- Information:
--------------------------------------------------

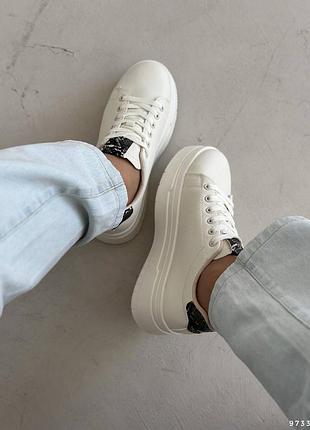 Кросівки на платформі з тваринним принтом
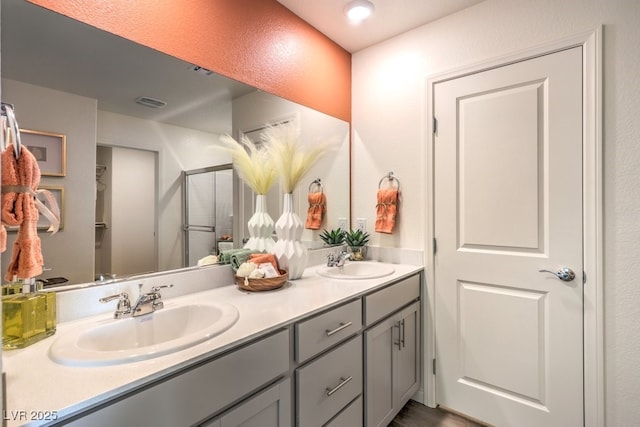 bathroom featuring a sink, double vanity, and an enclosed shower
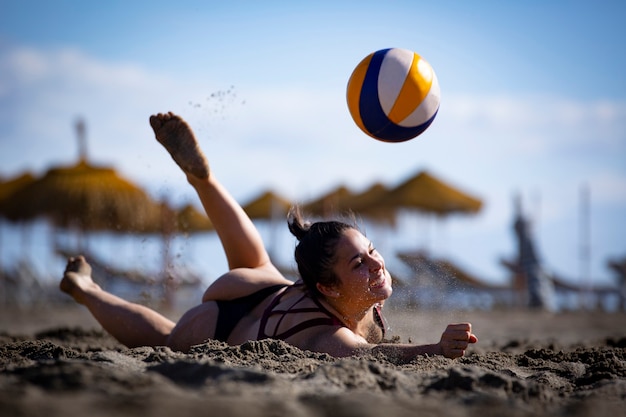 молодые женщины играют в пляжный волейбол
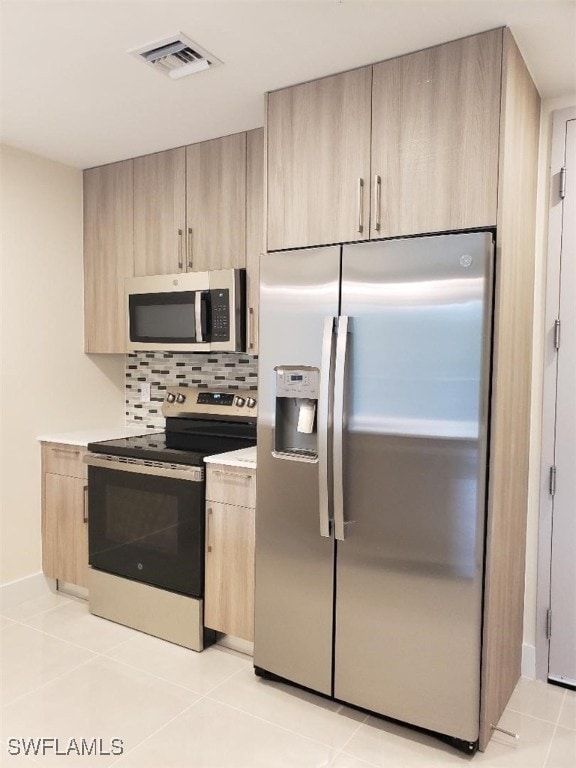 kitchen featuring appliances with stainless steel finishes, light tile patterned floors, decorative backsplash, and light brown cabinets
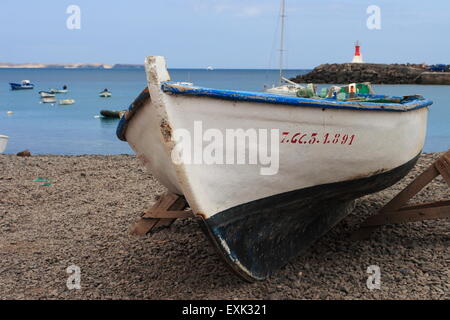 Mediterranen weißen Holz Fischerboot laufen auf einem steinigen Strand in Kanarische Inseln Spanien Stockfoto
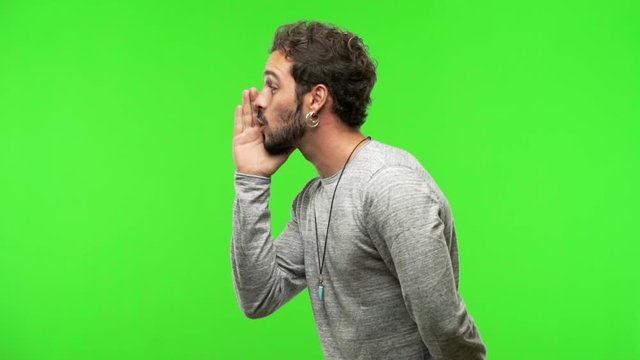 young man on chroma green screen whispering gossip undertone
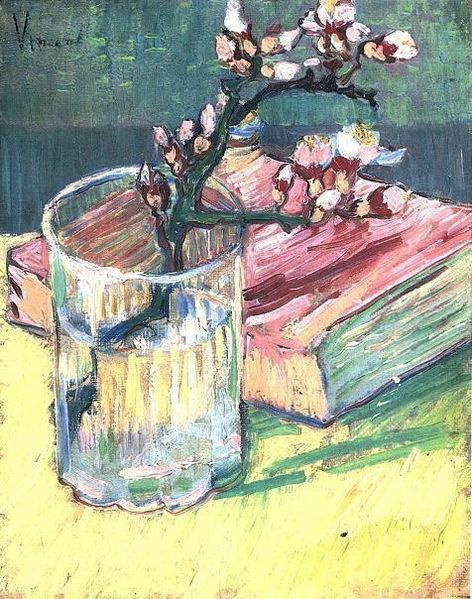 Blossoming Almond Branch in a Glass with a Book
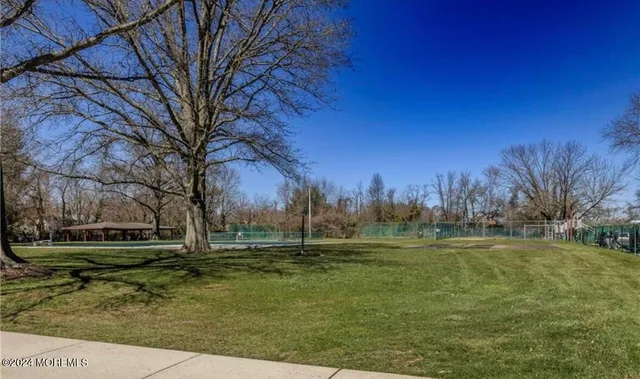 a backyard of apartments with large trees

--------------------------------------------------

- Task to complete:
Arrange every text line of the material above into a numbered list, skipping any blank lines and leaving the pictures out.

- Output of the exercise:
1.  Кросівки на платформі з тваринним принтом
2.  bathroom featuring a sink, double vanity, and an enclosed shower
3.  молодые женщины играют в пляжный волейбол
4.  kitchen featuring appliances with stainless steel finishes, light tile patterned floors, decorative backsplash, and light brown cabinets
5.  Mediterranen weißen Holz Fischerboot laufen auf einem steinigen Strand in Kanarische Inseln Spanien Stockfoto
6.  young man on chroma green screen whispering gossip undertone
7.  Blossoming Almond Branch in a Glass with a Book
8.  a backyard of apartments with large trees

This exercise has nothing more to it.